En 2015, l’affaire « SwissLeaks » a mis au jour un vaste système d’évasion fiscale impliquant la banque HSBC et ayant pour terrain de jeu le monde entier. La fraude fiscale est en effet une sorte de sport planétaire, pratiqué par des banques, des riches particuliers et des grandes entreprises. Un sport qui, en France, fait perdre en moyenne 60 à 80 milliards d’euros selon la Cour des comptes. Quels sont les moyens de lutter contre ?

Geldscheine

Les aventuriers de la fiscalité perdue

Depuis sa création en juin 2013, le service de traitement des déclarations rectificatives a enregistré en France plus de 40 000 demandes de régularisation fiscale. L’équivalent de presque 2 milliards d’euros de recettes fiscales en plus pour l’État – de quoi mettre sacrément du beurre dans les épinards financiers de l’Hexagone.

Mais que cache ce mouvement d’honnêteté fiscale ? Est-ce le résultat d’une politique de lutte efficace ? Ou est-ce que les particuliers qui ont répondu à l’appel de l’État à la « repentance » n’auraient pas trouvé d’autres moyens plus avantageux de frauder le Fisc par des biais légaux ou en profitant de failles juridiques ?

Votre objectif:
Dans le texte sur la fraude fiscale, relevez tous les acteurs qui pratiquent ce « sport planétaire » selon la phrase qui le décrit ainsi.

Extraits de données:
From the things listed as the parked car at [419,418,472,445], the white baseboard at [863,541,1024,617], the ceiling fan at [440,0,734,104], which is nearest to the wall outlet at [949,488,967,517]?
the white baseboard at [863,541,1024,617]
...
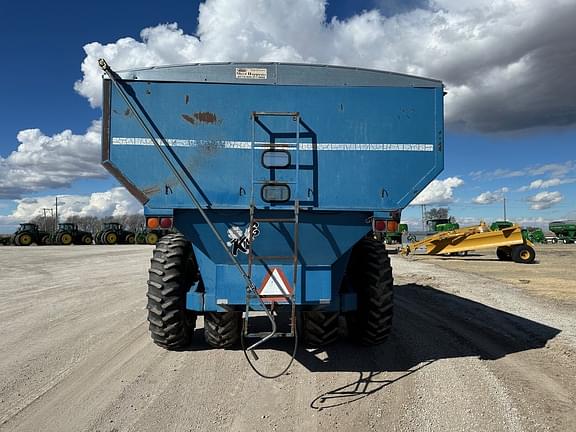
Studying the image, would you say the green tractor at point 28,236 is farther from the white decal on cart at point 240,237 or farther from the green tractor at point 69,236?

Résultat de l'exercice:
- des banques
- des riches particuliers
- des grandes entreprises